:: Tasks and exercises ::
A – Using the fraud detection text, explain in one to three sentences why a machine learning system would likely treat the New Zealand POS charge on the Ohio customer's card as legitimate, while a rule-based system would flag it.
B – Please answer these questions from the fraud detection text, one line each:
(i) Which payment method had the highest fraud loss in the United States in 2022, and what was the amount?
(ii) What two common conditions does rule-based fraud detection check?
(iii) What two models are used to train algorithms to detect fraud?

:: Selected text ::
********************

With every opportunity comes a threat. The shift towards digitization in the banking industry improved customer experience and expanded client bases to previously unbanked populations. The downside was that online transactions and digital payment solutions opened new avenues for fraudsters to exploit.
Findings from a KMPG fraud survey indicate that cyber-attacks are increasing in frequency and severity, resulting in billions of dollars in loss.
The above graph illustrates the value of fraud loss by payment method in the United States in 2022. Bank transfers and payments were the highest, with a $1.59 billion loss.
These losses have forced banking institutions to adopt new solutions to detect, mitigate, and prevent financial fraud. One such method is artificial intelligence (AI), specifically machine learning.
In this article, we’ll discuss everything you need to know about machine learning for fraud detection, including benefits and real-life applications.
Evolution of fraud detection
Traditional fraud detection follows a rule-based approach. As the name suggests, it operates under a set of rules or conditions that determine whether a transaction is genuine or fraudulent. Common conditions include the location (is the purchase outside the user’s usual area?) and frequency (is the number and type of purchase usual for the user?).
A transaction only goes through when it meets the conditions. For example, a customer in Ohio suddenly has a POS charge in New Zealand. The location is outside the user’s area code, so the system flags the transactions as fraudulent.
There are several drawbacks to this type of fraud detection system.
- It produces a high number of false positives. This is where you block payments from genuine customers.
- It is inflexible. The rule-based approach uses fixed outcomes, making it difficult to adapt to trends in digital banking. You must change the rules to catch new forms of fraud.
- It doesn’t scale. When data increases, so does the effort it takes to prevent it. Any changes to the system are done manually, making it expensive and time-consuming.
Rule-based fraud detection works. However, its disadvantages make it unsuitable for modern digital environments. It can’t recognize patterns and relies on human intervention.
Furthermore, hackers don’t adhere to a 9-5 schedule and can deploy sophisticated methods like location spoofing and customer behavior impersonation to fool fraud detection systems. Therefore, you need an equally highly-developed system that works 24/7.
Enter machine learning.
Machine learning is an artificial intelligence (AI) that uses data to train fraud detection algorithms to uncover data patterns and relationships, gain insight, and make predictions.
You’re already familiar with machine learning, even if you don’t know it. For instance, whenever you engage with an Instagram post, you feed the algorithm information about the type of content you like. It then scours the app for similar content to add to your feed.
How machine learning will transform fraud detection
Fraud detection in banking using machine learning is already changing the industry, with quicker, more flexible, and more accurate identification of and response to fraud.
The AI system analyzes patterns in customer data and automatically changes rules based on historical and emerging threats.
Remember that New Zealand POS charge we mentioned earlier? Fraud detection using machine learning would consider that the same bank card has a purchase for a flight to that location. Therefore, the new debit is most likely legitimate.
Two models are used to train algorithms to detect fraud: supervised machine learning and unsupervised machine learning.
Supervised machine learning
The supervised learning model feeds algorithms large amounts of data tagged as either fraud or non-fraud. The algorithm studies these examples and learns which patterns and relationships distinguish legitimate transactions from fraudulent ones.

********************

:: Source records ::
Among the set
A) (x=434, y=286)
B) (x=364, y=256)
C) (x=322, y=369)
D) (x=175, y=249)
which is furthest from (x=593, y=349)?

********************

:: Answers below ::
A – A rule-based system flags the charge as fraudulent because the location is outside the user's area code. A machine learning system would also consider that the same bank card has a purchase for a flight to New Zealand, so the new debit is most likely legitimate.

B –
(i) Bank transfers and payments, with a $1.59 billion loss.
(ii) Location and frequency.
(iii) Supervised machine learning and unsupervised machine learning.